Exercises:
1. Using the Nashville rally report, list every role or office it attributes to Phil Bredesen.
2. Continue the Nashville rally report from where it stops.

____ Selected extract

Trump Rips Into McCain, 'MS-13 Lover' Pelosi and 'Total Tool' Bredesen at Nashville Rally

President Donald Trump lashed out at dying Senator John McCain and Tennessee senate candidate Phil Bredesen, whom he described as a Democratic "tool," at a rally in Nashville on Tuesday night.

Trump was in Nashville to campaign for Representative Marsha Blackburn, who is expected to face off against Bredesen in the race to replace retiring senator Bob Corker.

Trump portrayed Bredesen, a former governor of Tennessee and Nashville mayor, as being at the bidding of Democratic congressional leaders Chuck Schumer and Nancy Pelosi.

"I never heard of this guy, who is he? Who is he?" Trump said of Bredesen. "He's an absolute, total tool of Chuck—of Chuck Schumer. He's a tool of Chuck Schumer and of course the MS-13 lover Nancy Pelosi."

"If Bredesen were ever to get elected," Trump said, "he would do whatever Chuck and Nancy—remember the term, 'Chuck and Nancy'? They don't want the wall, they want open borders, they're more interested in taking care of criminals than they are of taking care of you—Bredesen donated a lot of money to the campaigns of Barack Obama and Hillary Clinton."

________
____ Given data

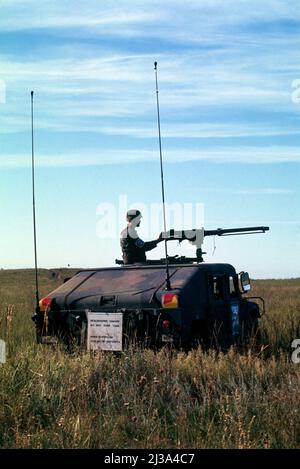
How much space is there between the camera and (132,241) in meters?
11.2

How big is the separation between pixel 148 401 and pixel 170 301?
2070 millimetres

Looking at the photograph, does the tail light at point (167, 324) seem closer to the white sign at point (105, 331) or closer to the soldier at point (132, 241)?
the white sign at point (105, 331)

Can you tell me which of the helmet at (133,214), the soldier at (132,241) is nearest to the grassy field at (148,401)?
the soldier at (132,241)

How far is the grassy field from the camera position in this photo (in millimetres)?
5938

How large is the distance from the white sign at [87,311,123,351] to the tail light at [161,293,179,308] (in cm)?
66

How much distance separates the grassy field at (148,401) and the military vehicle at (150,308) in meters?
0.36

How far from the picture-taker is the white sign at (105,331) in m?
9.38

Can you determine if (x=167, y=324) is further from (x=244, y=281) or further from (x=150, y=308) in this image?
(x=244, y=281)

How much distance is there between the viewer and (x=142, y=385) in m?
7.62

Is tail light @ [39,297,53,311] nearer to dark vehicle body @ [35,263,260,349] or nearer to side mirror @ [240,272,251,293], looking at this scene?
dark vehicle body @ [35,263,260,349]

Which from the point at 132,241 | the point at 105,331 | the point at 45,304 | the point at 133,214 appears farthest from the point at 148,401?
the point at 133,214

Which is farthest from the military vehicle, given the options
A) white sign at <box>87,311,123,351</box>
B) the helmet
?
the helmet
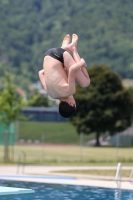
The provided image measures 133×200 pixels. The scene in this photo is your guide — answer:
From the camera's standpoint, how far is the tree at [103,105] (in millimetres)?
65812

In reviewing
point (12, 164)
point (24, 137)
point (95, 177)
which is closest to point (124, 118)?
point (24, 137)

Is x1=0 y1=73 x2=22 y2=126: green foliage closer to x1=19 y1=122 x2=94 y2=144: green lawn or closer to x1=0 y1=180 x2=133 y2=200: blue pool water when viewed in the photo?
x1=0 y1=180 x2=133 y2=200: blue pool water

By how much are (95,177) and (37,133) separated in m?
59.2

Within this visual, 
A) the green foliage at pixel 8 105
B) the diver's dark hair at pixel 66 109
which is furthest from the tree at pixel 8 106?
the diver's dark hair at pixel 66 109

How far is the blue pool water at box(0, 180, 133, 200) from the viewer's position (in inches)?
607

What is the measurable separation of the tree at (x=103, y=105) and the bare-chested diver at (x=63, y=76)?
54.1 metres

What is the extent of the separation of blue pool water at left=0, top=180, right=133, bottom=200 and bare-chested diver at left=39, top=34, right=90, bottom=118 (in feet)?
15.0

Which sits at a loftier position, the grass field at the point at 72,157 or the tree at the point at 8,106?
the tree at the point at 8,106

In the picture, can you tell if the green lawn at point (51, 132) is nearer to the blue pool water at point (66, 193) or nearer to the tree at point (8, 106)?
the tree at point (8, 106)

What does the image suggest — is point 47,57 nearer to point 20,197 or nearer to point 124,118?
point 20,197

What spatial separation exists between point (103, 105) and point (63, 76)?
56.6m

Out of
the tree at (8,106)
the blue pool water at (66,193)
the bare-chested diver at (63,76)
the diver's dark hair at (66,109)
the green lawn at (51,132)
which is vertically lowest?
the blue pool water at (66,193)

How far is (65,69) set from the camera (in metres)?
11.3

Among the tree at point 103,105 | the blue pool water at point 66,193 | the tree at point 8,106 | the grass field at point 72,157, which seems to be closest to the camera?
the blue pool water at point 66,193
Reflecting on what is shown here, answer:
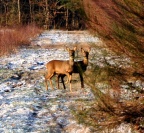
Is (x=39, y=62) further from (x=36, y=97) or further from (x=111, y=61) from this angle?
(x=111, y=61)

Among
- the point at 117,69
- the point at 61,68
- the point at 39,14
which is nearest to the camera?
the point at 117,69

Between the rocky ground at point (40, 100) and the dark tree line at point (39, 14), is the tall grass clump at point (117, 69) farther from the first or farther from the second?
the dark tree line at point (39, 14)

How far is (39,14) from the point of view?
45.6 metres

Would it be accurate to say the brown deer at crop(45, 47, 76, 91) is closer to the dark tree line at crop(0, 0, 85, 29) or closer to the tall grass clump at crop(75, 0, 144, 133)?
the tall grass clump at crop(75, 0, 144, 133)

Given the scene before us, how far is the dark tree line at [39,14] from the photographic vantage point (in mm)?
43656

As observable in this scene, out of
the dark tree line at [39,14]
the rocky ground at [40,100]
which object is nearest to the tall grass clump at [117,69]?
the rocky ground at [40,100]

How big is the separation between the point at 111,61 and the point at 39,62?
1108cm

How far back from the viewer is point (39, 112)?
8.02 meters

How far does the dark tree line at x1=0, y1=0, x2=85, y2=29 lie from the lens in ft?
143

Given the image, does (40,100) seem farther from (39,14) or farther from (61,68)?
(39,14)

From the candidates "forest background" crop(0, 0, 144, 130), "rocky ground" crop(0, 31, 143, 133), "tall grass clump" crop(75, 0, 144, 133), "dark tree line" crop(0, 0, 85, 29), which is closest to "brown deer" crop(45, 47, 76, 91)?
"rocky ground" crop(0, 31, 143, 133)

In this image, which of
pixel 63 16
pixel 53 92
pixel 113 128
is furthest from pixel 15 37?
pixel 63 16

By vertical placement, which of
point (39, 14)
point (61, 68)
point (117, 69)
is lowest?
point (39, 14)

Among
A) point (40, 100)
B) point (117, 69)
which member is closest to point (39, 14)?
point (40, 100)
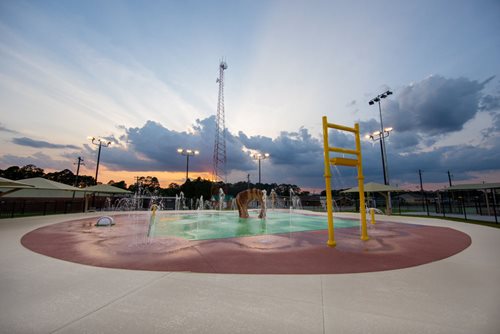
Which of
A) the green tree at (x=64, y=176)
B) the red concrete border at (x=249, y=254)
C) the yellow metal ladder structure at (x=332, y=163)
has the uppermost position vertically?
the green tree at (x=64, y=176)

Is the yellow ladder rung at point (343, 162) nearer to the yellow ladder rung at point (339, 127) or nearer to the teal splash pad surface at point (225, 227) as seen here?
the yellow ladder rung at point (339, 127)

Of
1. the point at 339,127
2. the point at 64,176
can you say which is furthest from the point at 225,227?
the point at 64,176

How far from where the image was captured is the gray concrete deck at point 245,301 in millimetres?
2734

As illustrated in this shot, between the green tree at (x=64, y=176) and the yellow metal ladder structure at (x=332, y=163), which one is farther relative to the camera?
the green tree at (x=64, y=176)

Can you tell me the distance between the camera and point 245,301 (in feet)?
11.2

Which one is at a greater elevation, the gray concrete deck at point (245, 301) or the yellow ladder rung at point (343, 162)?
the yellow ladder rung at point (343, 162)

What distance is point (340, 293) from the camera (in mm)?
3770

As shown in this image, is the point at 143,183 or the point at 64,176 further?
the point at 143,183

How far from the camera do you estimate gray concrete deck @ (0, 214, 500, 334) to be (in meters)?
2.73

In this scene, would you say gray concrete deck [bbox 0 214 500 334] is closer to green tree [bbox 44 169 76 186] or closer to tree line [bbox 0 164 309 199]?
tree line [bbox 0 164 309 199]

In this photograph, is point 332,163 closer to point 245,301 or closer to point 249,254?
point 249,254

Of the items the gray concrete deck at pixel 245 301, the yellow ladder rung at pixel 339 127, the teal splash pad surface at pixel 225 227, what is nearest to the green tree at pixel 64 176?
the teal splash pad surface at pixel 225 227

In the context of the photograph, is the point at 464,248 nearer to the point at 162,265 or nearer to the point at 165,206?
the point at 162,265

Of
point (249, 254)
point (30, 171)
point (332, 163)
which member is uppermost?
point (30, 171)
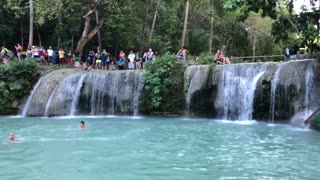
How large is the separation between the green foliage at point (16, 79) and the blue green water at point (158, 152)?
196 inches

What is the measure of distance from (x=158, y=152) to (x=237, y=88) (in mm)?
9998

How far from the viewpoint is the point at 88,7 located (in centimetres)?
3219

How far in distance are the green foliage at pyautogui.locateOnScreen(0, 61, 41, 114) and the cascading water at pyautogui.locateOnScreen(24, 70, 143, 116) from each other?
0.62m

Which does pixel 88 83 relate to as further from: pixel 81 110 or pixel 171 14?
pixel 171 14

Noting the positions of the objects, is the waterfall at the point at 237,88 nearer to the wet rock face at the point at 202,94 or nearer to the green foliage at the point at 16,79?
the wet rock face at the point at 202,94

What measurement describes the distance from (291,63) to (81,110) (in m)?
10.7

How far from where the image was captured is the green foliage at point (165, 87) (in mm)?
23047

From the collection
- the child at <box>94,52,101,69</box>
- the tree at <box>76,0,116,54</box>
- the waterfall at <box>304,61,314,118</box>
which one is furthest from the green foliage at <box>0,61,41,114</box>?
the waterfall at <box>304,61,314,118</box>

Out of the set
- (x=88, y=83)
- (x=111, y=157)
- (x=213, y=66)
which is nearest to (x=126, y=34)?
(x=88, y=83)

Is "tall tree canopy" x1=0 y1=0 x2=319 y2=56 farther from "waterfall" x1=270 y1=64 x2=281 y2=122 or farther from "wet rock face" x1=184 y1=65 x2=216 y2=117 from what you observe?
"waterfall" x1=270 y1=64 x2=281 y2=122

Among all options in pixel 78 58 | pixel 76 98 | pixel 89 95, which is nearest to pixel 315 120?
pixel 89 95

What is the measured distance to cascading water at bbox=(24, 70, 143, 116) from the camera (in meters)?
23.5

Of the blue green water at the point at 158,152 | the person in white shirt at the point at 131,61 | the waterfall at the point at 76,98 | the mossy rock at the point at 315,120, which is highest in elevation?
the person in white shirt at the point at 131,61

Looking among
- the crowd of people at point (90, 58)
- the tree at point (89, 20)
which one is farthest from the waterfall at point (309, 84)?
the tree at point (89, 20)
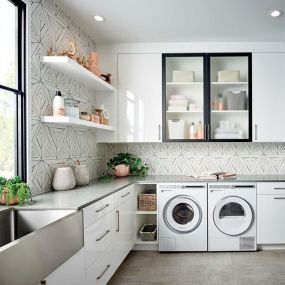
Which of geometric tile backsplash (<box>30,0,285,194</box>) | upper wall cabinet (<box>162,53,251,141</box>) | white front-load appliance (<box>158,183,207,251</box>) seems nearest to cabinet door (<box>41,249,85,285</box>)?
geometric tile backsplash (<box>30,0,285,194</box>)

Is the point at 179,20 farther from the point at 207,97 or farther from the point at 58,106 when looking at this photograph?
the point at 58,106

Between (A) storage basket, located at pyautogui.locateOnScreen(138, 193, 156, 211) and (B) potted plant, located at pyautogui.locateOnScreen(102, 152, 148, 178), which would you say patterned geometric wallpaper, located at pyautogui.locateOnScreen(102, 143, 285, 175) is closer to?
(B) potted plant, located at pyautogui.locateOnScreen(102, 152, 148, 178)

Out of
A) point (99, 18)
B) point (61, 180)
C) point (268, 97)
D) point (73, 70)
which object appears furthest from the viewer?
point (268, 97)

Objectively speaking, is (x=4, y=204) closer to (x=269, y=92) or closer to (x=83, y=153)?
(x=83, y=153)

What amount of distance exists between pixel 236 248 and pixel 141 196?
122cm

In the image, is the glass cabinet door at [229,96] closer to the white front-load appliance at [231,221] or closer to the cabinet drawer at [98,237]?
the white front-load appliance at [231,221]

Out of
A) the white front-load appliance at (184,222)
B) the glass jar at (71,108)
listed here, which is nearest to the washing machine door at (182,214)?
the white front-load appliance at (184,222)

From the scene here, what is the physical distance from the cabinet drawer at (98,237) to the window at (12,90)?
2.25ft

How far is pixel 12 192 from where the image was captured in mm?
2041

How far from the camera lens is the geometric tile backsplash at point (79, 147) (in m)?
2.62

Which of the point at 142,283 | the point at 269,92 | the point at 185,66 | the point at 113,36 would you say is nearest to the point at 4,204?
the point at 142,283

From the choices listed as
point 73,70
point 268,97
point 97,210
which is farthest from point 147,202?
point 268,97

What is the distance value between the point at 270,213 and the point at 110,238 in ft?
6.41

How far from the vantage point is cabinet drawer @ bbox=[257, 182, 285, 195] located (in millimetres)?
3668
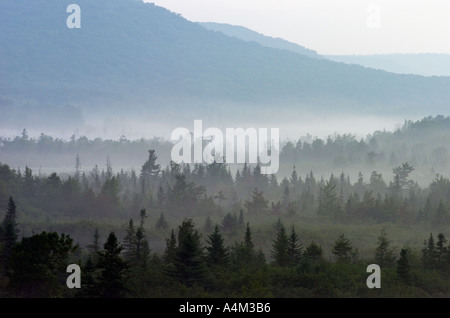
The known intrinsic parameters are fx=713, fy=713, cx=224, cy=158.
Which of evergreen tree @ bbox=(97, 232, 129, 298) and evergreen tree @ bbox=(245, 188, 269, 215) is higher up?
evergreen tree @ bbox=(97, 232, 129, 298)

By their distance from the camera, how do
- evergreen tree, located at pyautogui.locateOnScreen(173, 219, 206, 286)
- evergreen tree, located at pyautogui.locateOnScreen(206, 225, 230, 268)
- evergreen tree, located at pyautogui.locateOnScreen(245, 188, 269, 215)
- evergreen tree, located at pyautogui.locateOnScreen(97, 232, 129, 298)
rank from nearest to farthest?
1. evergreen tree, located at pyautogui.locateOnScreen(97, 232, 129, 298)
2. evergreen tree, located at pyautogui.locateOnScreen(173, 219, 206, 286)
3. evergreen tree, located at pyautogui.locateOnScreen(206, 225, 230, 268)
4. evergreen tree, located at pyautogui.locateOnScreen(245, 188, 269, 215)

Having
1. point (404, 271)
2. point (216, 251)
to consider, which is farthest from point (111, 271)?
point (404, 271)

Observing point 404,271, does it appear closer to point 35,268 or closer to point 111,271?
point 111,271

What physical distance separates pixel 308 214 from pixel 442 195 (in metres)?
41.4

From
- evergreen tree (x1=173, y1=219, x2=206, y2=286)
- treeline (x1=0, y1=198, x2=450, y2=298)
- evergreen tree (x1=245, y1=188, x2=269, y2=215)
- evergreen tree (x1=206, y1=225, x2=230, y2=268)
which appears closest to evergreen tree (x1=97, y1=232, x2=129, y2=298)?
treeline (x1=0, y1=198, x2=450, y2=298)

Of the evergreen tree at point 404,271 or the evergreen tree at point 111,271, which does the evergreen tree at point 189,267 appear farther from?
the evergreen tree at point 404,271

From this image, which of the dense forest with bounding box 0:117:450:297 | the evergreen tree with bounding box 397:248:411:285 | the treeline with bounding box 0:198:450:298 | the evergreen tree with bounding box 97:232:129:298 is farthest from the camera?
the evergreen tree with bounding box 397:248:411:285

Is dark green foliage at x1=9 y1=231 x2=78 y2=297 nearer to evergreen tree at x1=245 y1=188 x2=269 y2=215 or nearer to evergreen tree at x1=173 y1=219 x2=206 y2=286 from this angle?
evergreen tree at x1=173 y1=219 x2=206 y2=286

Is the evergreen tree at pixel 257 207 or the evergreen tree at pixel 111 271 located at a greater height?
the evergreen tree at pixel 111 271

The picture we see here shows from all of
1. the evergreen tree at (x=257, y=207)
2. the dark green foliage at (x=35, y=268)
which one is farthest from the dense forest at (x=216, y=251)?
the evergreen tree at (x=257, y=207)

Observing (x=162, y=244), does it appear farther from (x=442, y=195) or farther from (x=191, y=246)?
(x=442, y=195)

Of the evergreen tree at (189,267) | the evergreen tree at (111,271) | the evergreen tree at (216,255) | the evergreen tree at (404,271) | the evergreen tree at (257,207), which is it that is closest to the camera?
the evergreen tree at (111,271)

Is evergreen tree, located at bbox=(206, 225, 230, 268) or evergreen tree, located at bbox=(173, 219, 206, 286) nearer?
evergreen tree, located at bbox=(173, 219, 206, 286)
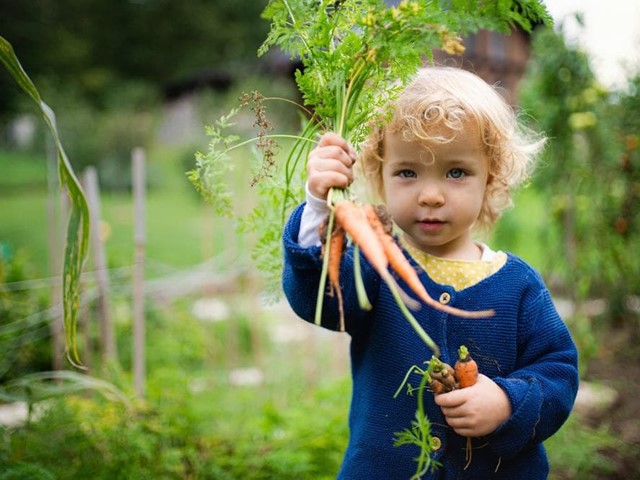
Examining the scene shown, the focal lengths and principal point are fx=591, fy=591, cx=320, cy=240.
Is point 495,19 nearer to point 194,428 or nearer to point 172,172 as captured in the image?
point 194,428

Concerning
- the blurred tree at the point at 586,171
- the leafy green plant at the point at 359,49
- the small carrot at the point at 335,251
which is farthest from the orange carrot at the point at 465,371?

________

Answers below:
1.
- Tennessee senate candidate
- Former governor of Tennessee
- Former Nashville mayor

2.
The president again launched into one of his favorite talking points, the criminal gang MS-13, whom he has described as "animals" and claims have exploited immigration legislation to enter the country.

House minority leader Pelosi has criticized Trump's use of the term "animals," though clarifying she was criticizing the president's use of the term to describe immigrants. Trump claims he was using the term to describe MS-13.

"They're not human beings. They're not human beings. And this is why we call the blood-thirsty MS-13 gang members exactly the name I used last week," Trump said.

"What was the name?" he asked.

"Animals," the crowd chanted.

The president said that efforts to scrap President Barack Obama's landmark health care bill had been frustrated by McCain, who gave a thumbs-down vote of no to defeat a repeal bill in the senate last summer, though he did not name the senator. In July, McCain was diagnosed with a fatal brain tumor.

"We had it done folks, it was done, and then early in the morning somebody turned their hand in the wrong direction," Trump said. "The person that voted that way only talked repeal and replace. He campaigned on it."

Trump and McCain's feud dates back to 2015, when Trump was battling for the Republican presidential nomination and ridiculed McCain for being captured and held as a prisoner during the Vietnam war after the senator criticized him.

"He is a war hero because he was captured," Trump said. "I like people who weren't captured."

Trump has held off criticizing McCain personally in recent speeches, though according to reports in September the president had resorted to mocking the senator behind his back.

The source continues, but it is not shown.